A.Binary Tree
meaning of the title
If the root is (a,b), the left child is (a+b,b) and the right child is (a,a+b). Given (m,n), the initial root is (1,1). From (1,1) to (m,n), you need to walk several times to the left subtree and several times to the right subtree.
Problem solving ideas
Idea 1: reverse thinking, from (m,n) to (1,1). Given (m,n), find his father. If M > N, his father is (m-n,n), otherwise (m,n-m). But this method will time out.
Idea 2: use division instead of subtraction, and the quotient obtained is the number of times to go left, and the last m=m%n. n> M, and so on.
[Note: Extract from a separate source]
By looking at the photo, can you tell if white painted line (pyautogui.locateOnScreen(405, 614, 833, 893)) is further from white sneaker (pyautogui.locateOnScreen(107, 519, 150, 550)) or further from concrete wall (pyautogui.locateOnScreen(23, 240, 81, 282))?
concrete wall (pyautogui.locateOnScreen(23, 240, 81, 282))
Special attention should be paid to: what if M > N, M% n = = 0? Because the root (1,1) cannot have 0, special treatment: Times: m/n-1; m=1
code
#include <iostream> using namespace std; int main(){ int T, a, b, lcnt, rcnt; cin >> T; for(int i = 1; i <= T; ++i) { cin >> a >> b; lcnt = rcnt = 0; while(a != 1 || b != 1) { if(a >= b) { if(a % b) { lcnt += a/b; //Optimize subtraction, one division operation to avoid repeated subtraction a %= b; } else{ lcnt += a/b-1; a = 1; } } else{ if(b % a) { rcnt += b/a; b %= a; } else{ rcnt += b/a-1; b = 1; } } } cout << "Scenario #" << i << ':' << endl; cout << lcnt << ' ' << rcnt << endl <<endl; } return 0; }
B.Falling leaves
meaning of the title
Given a binary search tree and a series of related operations:
(1) Delete the leaf node and give the deleted data;
(2) Repeat this process until the binary tree is empty.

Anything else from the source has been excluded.